▸ WORK TASK
Within the records that follow, find every line containing the string "Tanzania". Copy those lines.
*** SUPPLIED INFORMATION ***
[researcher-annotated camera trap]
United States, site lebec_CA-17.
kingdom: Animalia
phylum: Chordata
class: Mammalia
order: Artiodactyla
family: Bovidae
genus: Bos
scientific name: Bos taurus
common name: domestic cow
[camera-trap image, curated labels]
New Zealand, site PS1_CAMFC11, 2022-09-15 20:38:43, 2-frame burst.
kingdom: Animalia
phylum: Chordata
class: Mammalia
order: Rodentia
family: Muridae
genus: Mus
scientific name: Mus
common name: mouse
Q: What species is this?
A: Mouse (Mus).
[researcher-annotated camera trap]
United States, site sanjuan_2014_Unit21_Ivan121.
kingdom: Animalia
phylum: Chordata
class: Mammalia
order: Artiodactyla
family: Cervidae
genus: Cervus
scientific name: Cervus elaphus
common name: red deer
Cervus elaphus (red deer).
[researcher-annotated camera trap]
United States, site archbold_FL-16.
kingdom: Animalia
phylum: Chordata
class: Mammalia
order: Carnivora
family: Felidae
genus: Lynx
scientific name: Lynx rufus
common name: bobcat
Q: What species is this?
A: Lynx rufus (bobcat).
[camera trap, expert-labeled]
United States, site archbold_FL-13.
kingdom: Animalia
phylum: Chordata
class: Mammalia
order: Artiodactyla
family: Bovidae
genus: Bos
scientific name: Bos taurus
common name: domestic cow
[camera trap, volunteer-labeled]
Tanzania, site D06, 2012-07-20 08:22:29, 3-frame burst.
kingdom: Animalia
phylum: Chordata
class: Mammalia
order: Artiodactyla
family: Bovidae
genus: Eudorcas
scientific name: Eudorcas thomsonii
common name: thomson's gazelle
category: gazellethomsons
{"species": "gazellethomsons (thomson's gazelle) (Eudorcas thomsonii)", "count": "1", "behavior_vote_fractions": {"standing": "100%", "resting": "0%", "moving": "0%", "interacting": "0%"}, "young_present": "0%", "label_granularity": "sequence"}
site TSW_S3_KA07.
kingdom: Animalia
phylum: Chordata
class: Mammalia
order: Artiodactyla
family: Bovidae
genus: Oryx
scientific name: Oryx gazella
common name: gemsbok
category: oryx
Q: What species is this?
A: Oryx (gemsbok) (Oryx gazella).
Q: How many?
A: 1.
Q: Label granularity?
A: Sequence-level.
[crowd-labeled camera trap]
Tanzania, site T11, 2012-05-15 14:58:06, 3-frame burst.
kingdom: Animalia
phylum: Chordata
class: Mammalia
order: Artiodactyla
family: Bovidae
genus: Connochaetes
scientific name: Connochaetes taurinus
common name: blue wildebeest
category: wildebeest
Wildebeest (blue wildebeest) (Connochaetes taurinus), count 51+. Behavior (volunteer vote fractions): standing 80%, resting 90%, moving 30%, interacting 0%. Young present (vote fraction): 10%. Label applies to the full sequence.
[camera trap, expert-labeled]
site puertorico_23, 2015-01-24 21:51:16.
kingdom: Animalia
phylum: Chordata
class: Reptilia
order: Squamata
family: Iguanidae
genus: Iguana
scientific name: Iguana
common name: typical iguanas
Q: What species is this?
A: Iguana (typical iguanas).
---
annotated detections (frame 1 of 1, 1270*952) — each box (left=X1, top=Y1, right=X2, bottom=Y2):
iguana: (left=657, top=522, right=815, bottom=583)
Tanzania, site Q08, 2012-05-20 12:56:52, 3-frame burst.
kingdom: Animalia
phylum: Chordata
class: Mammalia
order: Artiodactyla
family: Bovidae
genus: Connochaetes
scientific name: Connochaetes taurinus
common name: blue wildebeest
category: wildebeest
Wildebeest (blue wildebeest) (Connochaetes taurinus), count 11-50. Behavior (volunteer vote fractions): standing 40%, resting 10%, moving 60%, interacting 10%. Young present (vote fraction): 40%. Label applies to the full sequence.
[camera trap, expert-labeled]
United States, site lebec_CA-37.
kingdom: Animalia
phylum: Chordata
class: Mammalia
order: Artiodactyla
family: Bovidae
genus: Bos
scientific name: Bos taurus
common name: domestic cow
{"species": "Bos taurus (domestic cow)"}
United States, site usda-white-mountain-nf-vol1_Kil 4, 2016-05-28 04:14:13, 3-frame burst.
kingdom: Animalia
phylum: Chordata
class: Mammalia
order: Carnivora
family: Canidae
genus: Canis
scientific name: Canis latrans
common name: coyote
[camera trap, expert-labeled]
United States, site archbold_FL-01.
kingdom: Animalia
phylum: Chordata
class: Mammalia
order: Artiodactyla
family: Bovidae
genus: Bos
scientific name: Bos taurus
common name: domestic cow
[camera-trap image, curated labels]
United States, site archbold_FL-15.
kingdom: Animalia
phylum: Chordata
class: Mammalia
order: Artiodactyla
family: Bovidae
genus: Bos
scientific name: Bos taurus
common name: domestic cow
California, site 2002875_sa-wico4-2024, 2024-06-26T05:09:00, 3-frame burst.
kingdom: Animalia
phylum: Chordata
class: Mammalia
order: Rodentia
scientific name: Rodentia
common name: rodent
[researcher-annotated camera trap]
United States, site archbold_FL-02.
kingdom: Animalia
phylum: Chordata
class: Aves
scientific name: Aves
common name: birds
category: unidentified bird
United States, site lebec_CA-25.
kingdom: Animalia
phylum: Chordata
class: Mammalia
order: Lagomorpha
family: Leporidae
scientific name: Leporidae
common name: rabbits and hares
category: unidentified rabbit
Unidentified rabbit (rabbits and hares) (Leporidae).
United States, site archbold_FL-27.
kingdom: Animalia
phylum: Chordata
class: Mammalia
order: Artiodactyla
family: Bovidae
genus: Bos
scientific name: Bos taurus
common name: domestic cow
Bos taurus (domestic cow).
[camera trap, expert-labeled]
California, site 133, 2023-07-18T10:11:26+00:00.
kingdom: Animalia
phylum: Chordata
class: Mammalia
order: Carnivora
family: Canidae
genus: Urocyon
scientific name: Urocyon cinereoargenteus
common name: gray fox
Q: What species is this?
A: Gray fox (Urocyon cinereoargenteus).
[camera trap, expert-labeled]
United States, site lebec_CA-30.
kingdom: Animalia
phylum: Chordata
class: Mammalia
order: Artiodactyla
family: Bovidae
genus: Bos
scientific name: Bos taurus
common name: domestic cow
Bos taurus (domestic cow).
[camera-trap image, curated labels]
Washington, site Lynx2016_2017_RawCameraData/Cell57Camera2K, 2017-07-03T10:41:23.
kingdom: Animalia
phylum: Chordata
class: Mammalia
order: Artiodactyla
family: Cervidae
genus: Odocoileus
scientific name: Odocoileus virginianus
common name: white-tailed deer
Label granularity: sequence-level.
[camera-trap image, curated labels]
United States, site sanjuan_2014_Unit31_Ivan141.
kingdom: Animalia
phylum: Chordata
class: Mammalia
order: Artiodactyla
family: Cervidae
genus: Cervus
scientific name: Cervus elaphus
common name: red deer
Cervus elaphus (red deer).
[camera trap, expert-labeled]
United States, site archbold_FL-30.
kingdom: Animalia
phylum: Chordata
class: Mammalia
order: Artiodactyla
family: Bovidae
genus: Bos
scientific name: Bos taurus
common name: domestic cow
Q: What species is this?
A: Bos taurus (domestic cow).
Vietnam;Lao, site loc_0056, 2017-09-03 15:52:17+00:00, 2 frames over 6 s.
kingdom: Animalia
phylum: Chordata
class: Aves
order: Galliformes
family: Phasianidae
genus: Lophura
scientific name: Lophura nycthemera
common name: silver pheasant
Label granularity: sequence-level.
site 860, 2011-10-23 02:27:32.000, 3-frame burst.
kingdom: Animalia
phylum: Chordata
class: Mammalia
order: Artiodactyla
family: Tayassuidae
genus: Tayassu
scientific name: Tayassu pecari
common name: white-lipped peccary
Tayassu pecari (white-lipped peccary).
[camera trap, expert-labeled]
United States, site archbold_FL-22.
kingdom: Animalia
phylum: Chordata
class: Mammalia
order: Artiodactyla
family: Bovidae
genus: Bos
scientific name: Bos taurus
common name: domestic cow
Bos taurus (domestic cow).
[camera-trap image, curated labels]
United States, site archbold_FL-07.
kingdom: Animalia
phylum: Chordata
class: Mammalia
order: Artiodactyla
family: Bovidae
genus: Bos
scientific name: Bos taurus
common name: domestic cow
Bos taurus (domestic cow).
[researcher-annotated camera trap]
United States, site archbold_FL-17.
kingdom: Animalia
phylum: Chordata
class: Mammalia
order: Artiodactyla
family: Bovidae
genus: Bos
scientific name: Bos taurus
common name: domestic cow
***
▸ YOUR SOLUTION
Tanzania, site D06, 2012-07-20 08:22:29, 3-frame burst.
Tanzania, site T11, 2012-05-15 14:58:06, 3-frame burst.
Tanzania, site Q08, 2012-05-20 12:56:52, 3-frame burst.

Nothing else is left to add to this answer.